## [Task input]
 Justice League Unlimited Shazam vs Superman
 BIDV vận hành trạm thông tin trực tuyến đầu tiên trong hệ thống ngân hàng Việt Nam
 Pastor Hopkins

---

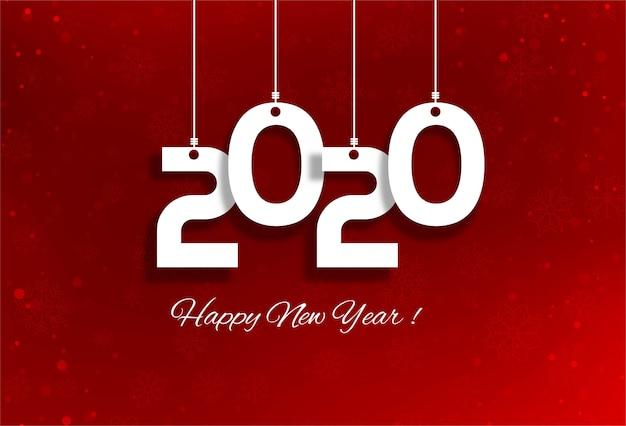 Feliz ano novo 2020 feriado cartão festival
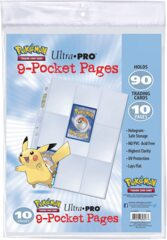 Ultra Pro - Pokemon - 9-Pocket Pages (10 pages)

...

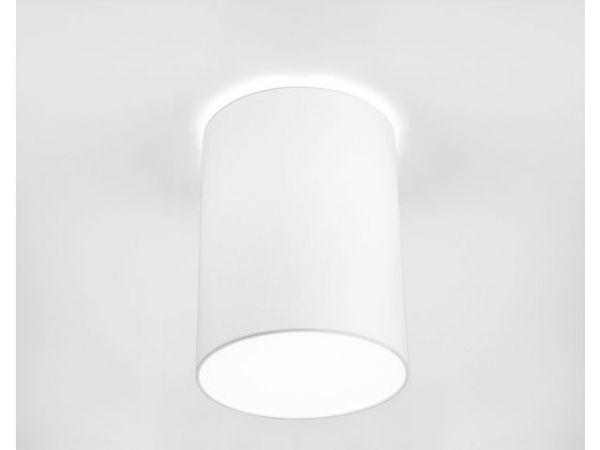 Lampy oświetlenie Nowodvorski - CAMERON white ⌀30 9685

## [Assignment]
All lines above from the one with "Justice League Unlimited Shazam vs Superman" to the one with "Pastor Hopkins", inclusive, should be copied exactly, and no other lines.

## [Expected answer]
 Justice League Unlimited Shazam vs Superman
 BIDV vận hành trạm thông tin trực tuyến đầu tiên trong hệ thống ngân hàng Việt Nam
 Pastor Hopkins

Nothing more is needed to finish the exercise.